On 15 September 2013 16:33, Donald Stufft firstname.lastname@example.org wrote:
So there've been a number of updates to PEP453, so i'm posting it here again for more discussion:
An additional module called
getpip will be added to the standard library
whose purpose is to install pip and any of its dependencies into the
appropriate location (most commonly site-packages). It will expose a single
bootstrap() as well as offer direct execution via
python -m getpip. Options for installing it such as index server,
installation location (
--root, etc) will also be
to enable different installation schemes.
It is believed that users will want the most recent versions available to be installed so that they can take advantage of the new advances in packaging. Since any particular version of Python has a much longer staying power than a version of pip in order to satisfy a user's desire to have the most recent version the bootstrap will contact PyPI, find the latest version, download it, and then install it. This process is security sensitive, difficult to get right, and evolves along with the rest of packaging.
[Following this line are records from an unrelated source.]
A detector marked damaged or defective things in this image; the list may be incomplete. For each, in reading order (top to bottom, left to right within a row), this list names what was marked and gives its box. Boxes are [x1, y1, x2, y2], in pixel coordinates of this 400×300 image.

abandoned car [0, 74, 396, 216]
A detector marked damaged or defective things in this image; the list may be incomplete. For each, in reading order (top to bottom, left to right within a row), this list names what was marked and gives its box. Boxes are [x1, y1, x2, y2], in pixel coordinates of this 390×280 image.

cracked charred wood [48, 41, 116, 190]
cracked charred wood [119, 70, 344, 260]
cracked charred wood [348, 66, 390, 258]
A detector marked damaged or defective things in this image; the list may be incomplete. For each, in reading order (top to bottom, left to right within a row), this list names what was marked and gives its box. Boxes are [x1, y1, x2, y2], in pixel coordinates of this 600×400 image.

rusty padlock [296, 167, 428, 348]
Instead of attempting to maintain a "mini pip" for the sole purpose of
installing pip the
getpip module will, as an implementation detail,
include a private copy of pip and its dependencies which will be used to
discover and install pip from PyPI. It is important to stress that this
private copy of pip is only an implementation detail and it should not
be relied on or assumed to exist.
Not all users will have network access to PyPI whenever they run the
bootstrap. In order to ensure that these users will still be able to
bootstrap pip the bootstrap will fallback to simply installing the included
copy of pip. The pip
--no-download command line option will be supported
to force installation of the bundled version, without even attempting to
This presents a balance between giving users the latest version of pip, saving them from needing to immediately upgrade pip after bootstrapping it, and allowing the bootstrap to work offline in situations where users might already have packages downloaded that they wish to install.
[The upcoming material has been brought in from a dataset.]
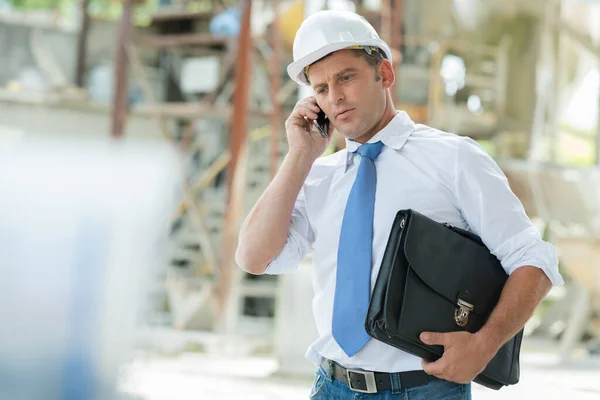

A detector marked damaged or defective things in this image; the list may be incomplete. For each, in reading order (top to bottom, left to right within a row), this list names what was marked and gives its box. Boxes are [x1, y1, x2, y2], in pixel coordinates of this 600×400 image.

rusty metal beam [110, 0, 135, 138]
rusty metal beam [217, 0, 252, 320]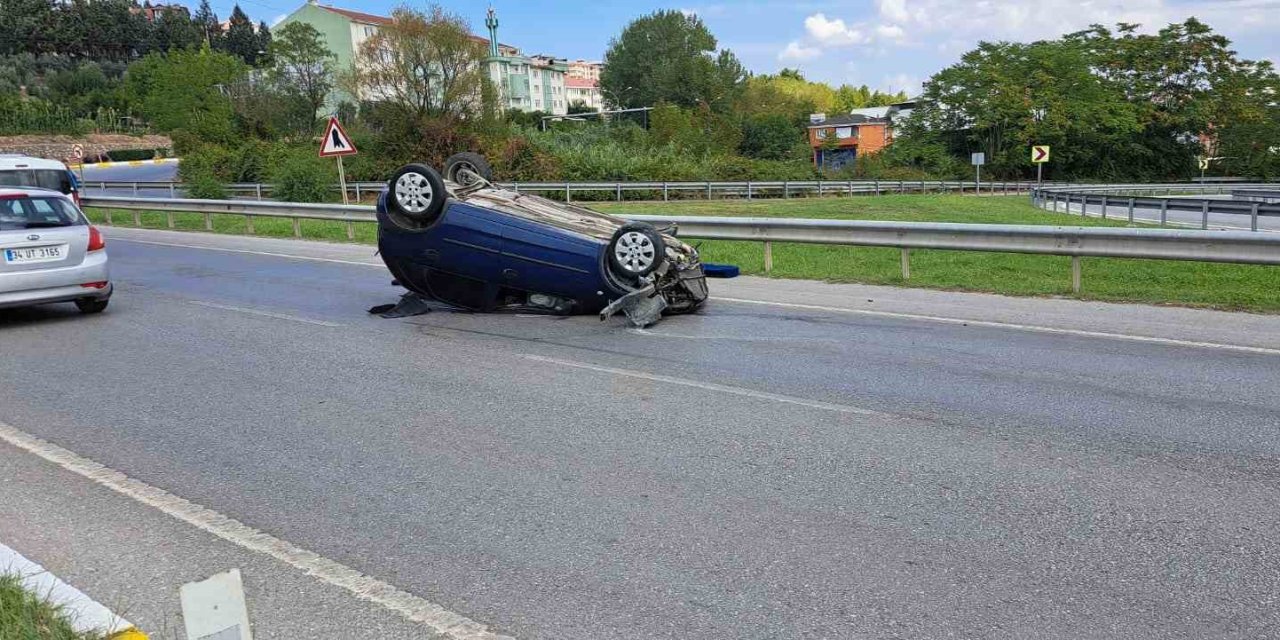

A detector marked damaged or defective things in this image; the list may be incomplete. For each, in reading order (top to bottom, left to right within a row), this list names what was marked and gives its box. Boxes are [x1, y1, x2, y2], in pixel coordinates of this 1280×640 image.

I still don't understand why this is preferable to just shipping a recent stable pip/setuptools and providing instructions to update post-install. That would surely be a lot simpler not just to implement but for others to understand.
If I'm happy to use the bundled version of pip then why do I need to do anything to make it usable after having already run the installer? If I want the new version then why is 'py -m getpip' better than 'py -m pip install -U pip'?
A common source of Python installations are through downstream distributors such as the various Linux Distributions [#ubuntu]_ [#debian]_ [#fedora]_, OSX package managers [#homebrew]_, or python specific tools [#conda]_. In order to provide a consistent, user friendly experience to all users of Python regardless of how they attained Python this PEP recommends and asks that downstream distributors:
Ensure that whenever Python is installed pip is also installed.
Do not remove the bundled copy of pip.
Are distros really going to be okay with this idea? Many of them have CPython in their base install so you're basically asking that they always ship a parallel package management system that is outside of their control.
Personally I think that it's unfortunate that distro package managers don't have a --user option like pip does but I've always assumed that they had some good reason for not wanting any old user to be able to easily install things without admin/root privileges. This would break that arrangement since any user would be able to use 'pip install --user' to install anything from PyPI. I imagine that lots of deployment sites would want to disable this even if the distro has it enabled by default.